[Auszug]:
____________

Wie ein roter Faden zieht sich die Radikalisierung durch die Geschichte der deutschen Studentenbewegung – bis diese mit der Roten Armee Fraktion (RAF) zur Blutspur führte. Die Terrorgruppe stürzte den Staat im «Deutschen Herbst» 1977 in die grösste Krise der Nachkriegszeit.

Am Anfang stand ein Datum, ein Foto. 2. Juni 1967. An diesem Tag wurde das Bild gemacht, das den sterbenden Studenten Benno Ohnesorg zeigt: ein schmächtiger junger Mann mit Schnauz, rotem Hemd und Sandalen. Am Rand einer Demonstration gegen den Schah von Persien schoss ihn der Staatsschutzbeamte Karl-Heinz Kurras ohne Not gezielt und aus kurzer Distanz in Berlin nieder.

«Genossen, wir brauchen Waffen!»

Die Fotografie wurde zu einer Ikone mit fast religiöser Symbolik und politisierte eine ganze Generation. Der Todesschütze wurde in einem fragwürdigen Prozess vom Vorwurf der fahrlässigen Tötung freigesprochen.

Noch in derselben Nacht trafen sich aufgebrachte Studenten im Zentrum des Sozialistischen Deutschen Studentenbundes (SDS) am Berliner Kurfürstendamm. Einige forderten: «Genossen, wir brauchen Waffen!» Die Oberhand behielt jedoch Studentenführer Rudi Dutschke, der sich gegen Gewalt aussprach, stattdessen von einer «Einheitsfront von Arbeitern und Studenten» träumte.

____________

[Einträge]:
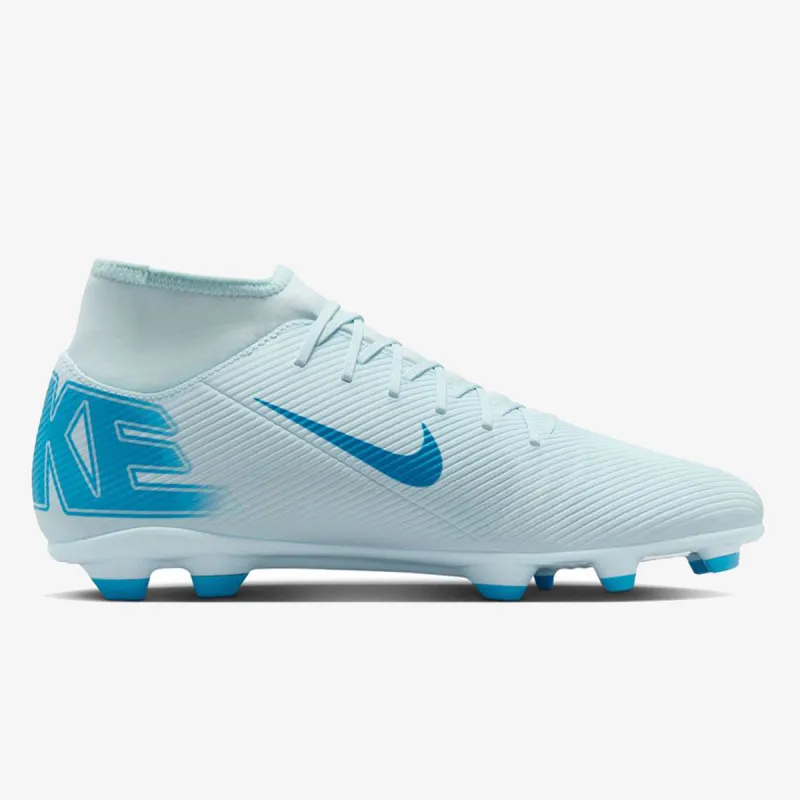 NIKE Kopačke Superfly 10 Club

____________

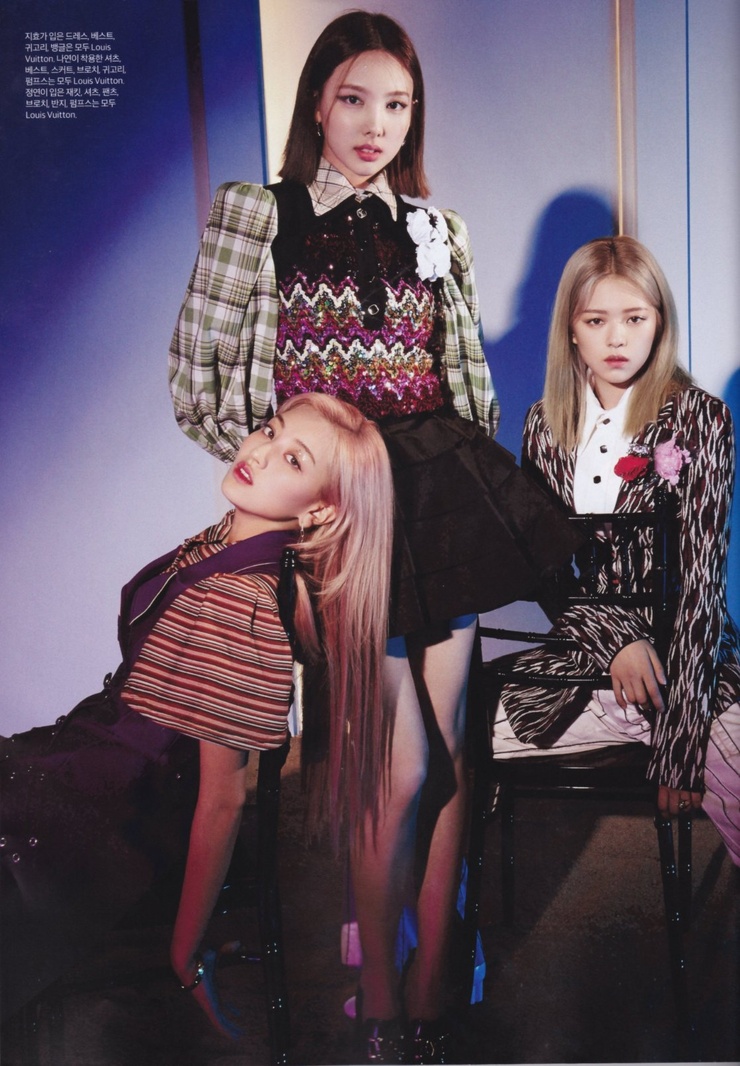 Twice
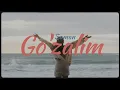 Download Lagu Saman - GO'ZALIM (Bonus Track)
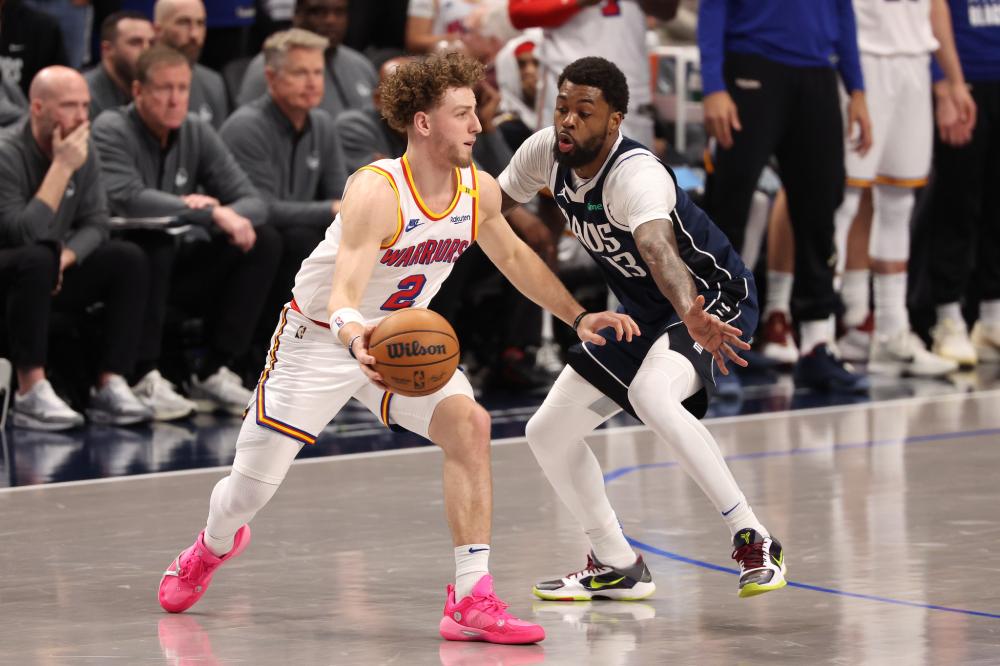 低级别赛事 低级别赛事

____________

[Aufgaben]:
[A] Zitiere aus dem Auszug die Stelle, die mit „Wie ein roter“ beginnt und bis einschließlich „in Berlin nieder.“ reicht.
[B] Zähle alle Personen auf, die der Auszug mit Vor- und Nachnamen nennt.

[Lösungen]:
[A]
Wie ein roter Faden zieht sich die Radikalisierung durch die Geschichte der deutschen Studentenbewegung – bis diese mit der Roten Armee Fraktion (RAF) zur Blutspur führte. Die Terrorgruppe stürzte den Staat im «Deutschen Herbst» 1977 in die grösste Krise der Nachkriegszeit.

Am Anfang stand ein Datum, ein Foto. 2. Juni 1967. An diesem Tag wurde das Bild gemacht, das den sterbenden Studenten Benno Ohnesorg zeigt: ein schmächtiger junger Mann mit Schnauz, rotem Hemd und Sandalen. Am Rand einer Demonstration gegen den Schah von Persien schoss ihn der Staatsschutzbeamte Karl-Heinz Kurras ohne Not gezielt und aus kurzer Distanz in Berlin nieder.

[B] Benno Ohnesorg, Karl-Heinz Kurras, Rudi Dutschke